And When It Rains?

Gardening Vacation 2007 - Wednesday

When you take a whole week off to garden it can't be go-go-go all week long. At some point, the gardener rests. I took advantage of the rain today to slow down and "sit a spell".

Early in the morning I did some general weeding and pruning. Finally, I cut back the butterfly bushes (Buddleia davidii), which around here die back to the ground each year, and I trimmed off all the suckers that come up around the base of the serviceberry (Amelanchier x grandiflora). Serviceberry is one of those trees you can grow as a single trunk tree, like I am doing, or you can grow it as a multiple trunk tree, which is more common around here. Anyway, as a single trunk tree it gets a lot of sprouts around the base that I have to cut back regularly.

And while it rained? I rested some and then potted up my Delphinium seedlings. I'm growing two varieties, Delphinium elatum 'Foeresters Hybrid' and Delphinium x cultorum, both from Hardy Plants. I don't remember ordering the second variety, so maybe they threw it in as a bonus packet? I currently have 13 seedlings of 'Foeresters Hybrid' and 5 of the other. So for less than $5, I could end up with the 18 Delphiniums. Let's hope the little seedlings make it through these next few weeks and grow big enough to plant out in one of the flower beds!

I had another project in mind to do after messing around with the seedlings and tending to the houseplants, if it was still raining, but the rain stopped after a few hours, and I started working on planting the containers on the front porch. I didn't get too far because it was afternoon and I'm more of a morning person. Good excuse, huh?

I wonder if most gardeners are morning people? Especially in climates where it gets hot in the summer, which is nearly everywhere, when else would you get anything done in the garden except in the morning? And morning is the best time to harvest vegetables, before the sun beats down on them and sucks all the moisture out!

Speaking of the vegetable garden, some may wonder why I've not written about it this week.
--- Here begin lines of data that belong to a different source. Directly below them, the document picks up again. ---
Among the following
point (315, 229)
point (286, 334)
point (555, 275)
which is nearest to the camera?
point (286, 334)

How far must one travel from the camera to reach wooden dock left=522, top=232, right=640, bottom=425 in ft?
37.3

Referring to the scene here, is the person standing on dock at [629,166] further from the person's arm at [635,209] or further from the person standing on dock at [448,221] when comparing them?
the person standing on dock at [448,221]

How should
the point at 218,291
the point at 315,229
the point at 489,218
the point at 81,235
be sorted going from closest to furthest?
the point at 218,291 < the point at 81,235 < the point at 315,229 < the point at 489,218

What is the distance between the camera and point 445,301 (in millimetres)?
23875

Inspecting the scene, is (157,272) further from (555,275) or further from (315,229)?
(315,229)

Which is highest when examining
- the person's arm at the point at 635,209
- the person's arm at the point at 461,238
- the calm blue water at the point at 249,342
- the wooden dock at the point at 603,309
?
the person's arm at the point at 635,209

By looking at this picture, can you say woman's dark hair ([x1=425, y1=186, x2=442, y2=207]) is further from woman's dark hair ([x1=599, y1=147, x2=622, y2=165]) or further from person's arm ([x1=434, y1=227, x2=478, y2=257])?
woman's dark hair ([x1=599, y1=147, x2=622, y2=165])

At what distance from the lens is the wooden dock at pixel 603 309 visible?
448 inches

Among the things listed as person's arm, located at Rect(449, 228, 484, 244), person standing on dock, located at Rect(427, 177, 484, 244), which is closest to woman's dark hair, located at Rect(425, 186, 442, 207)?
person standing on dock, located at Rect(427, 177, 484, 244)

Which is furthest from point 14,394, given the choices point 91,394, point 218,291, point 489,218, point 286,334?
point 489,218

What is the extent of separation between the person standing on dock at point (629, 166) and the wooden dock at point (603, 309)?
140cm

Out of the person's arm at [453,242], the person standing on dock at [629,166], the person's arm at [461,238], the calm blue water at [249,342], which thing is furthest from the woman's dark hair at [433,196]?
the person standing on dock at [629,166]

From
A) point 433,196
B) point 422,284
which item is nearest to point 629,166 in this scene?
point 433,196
That's because it isn't the focus of this week! This week is about flowers and container planting, and weeding and getting out all the rest of the garden decor. I've already scheduled a four day weekend off starting next Thursday, and that's when I'll work on the vegetable garden.
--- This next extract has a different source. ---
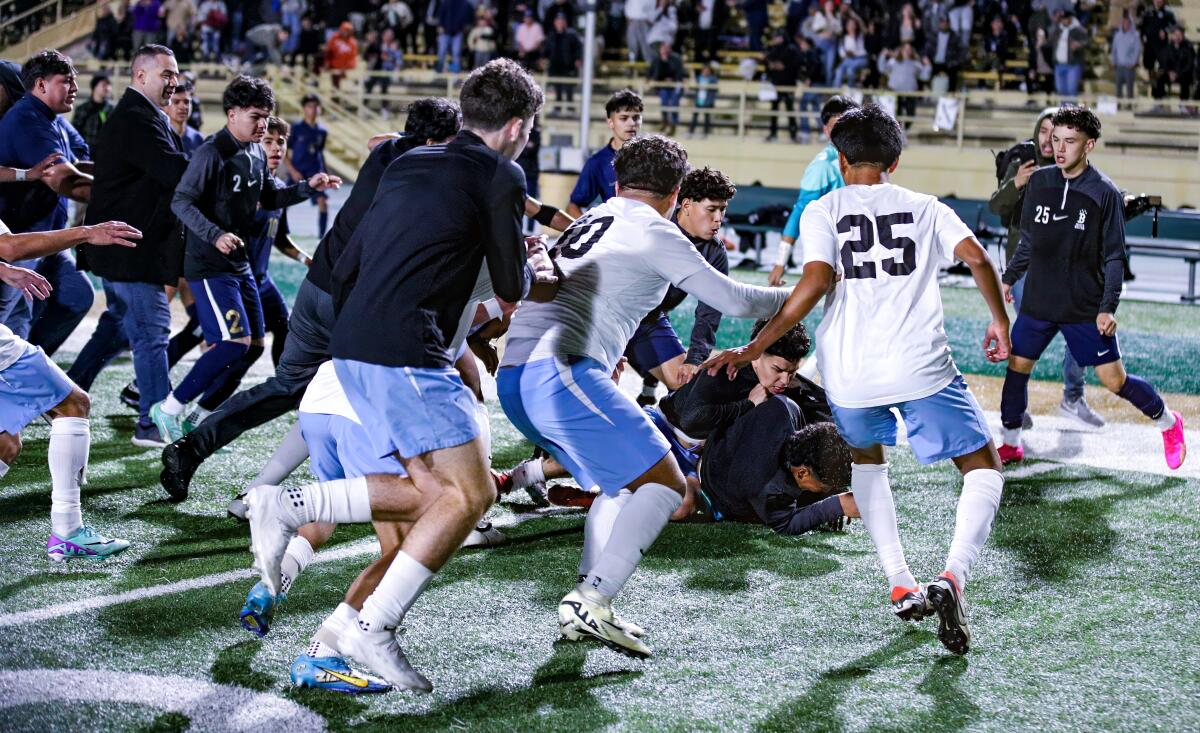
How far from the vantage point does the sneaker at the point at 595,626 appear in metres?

Yes, this week is about the flowers. I'm sure most of you recognize that the picture above is of a lilac, in particular the buds of a 'Miss Kim' lilac as they were yesterday. Today they've opened just a little bit more and the smell is wonderful. Whenever I walk by the lilacs, I naturally slow down and linger a bit to enjoy the scent. Every garden needs at least one lilac!
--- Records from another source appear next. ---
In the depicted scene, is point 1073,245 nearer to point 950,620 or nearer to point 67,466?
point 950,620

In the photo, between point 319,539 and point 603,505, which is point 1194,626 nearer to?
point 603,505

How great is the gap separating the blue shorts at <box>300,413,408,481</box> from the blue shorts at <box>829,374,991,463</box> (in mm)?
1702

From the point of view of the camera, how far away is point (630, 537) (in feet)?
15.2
  1. Carol: It sounds as though you accomplished quite a bit in spite of the rain! Sometimes it is a blessing especially when the back starts to go. You are right about lilacs. Even though they bloom such a short time their fragrance lingers in the memory. I have the regulars but have been thinking of planting a 'Beauty of Moscow'. It is light pink with a large flower. Maybe this year!

  2. Thank you for the lovely photo of your 'Miss Kim' lilac.

    I love lilacs. But since allergies have come upon both of us here, we can't have them anymore. -sighhhhhhh- I make-do by using Lilac scent, all year round. That does not bother our allergies! :-)


  3. Carol — A month or two ago you northern gardeners were envying us down south whose gardens started blooming early (and who avoided the late snows). Now I'm envying you all your peonies and lilacs. I've never lived anywhere where either of those plants thrive (or even grow) but they loom large in my garden fantasies. Thanks for sharing the picture and I'll keep a good thought for clear skies during the rest of your gardening vacation (okay, maybe with a few showers to give you a break and to water all those newly planted pots and plants).

    — Susan from South of the River

  4. Lilacs are my favorite smell in the whole world. I wish there was a way to capture the scent and keep it year round, but unfortunately I've never found a candle or a spray that was as near to heaven as the real thing. Carol, is there a lilac variety that blooms all summer?

  5. Hey Carol: next year experiment and just let the buddleias come back on old wood. Mine always do, though sometimes it takes awhile (especially with the late snows we had here). Just a thought. Mine are really leafed out all the way to their tips (3.5' branches).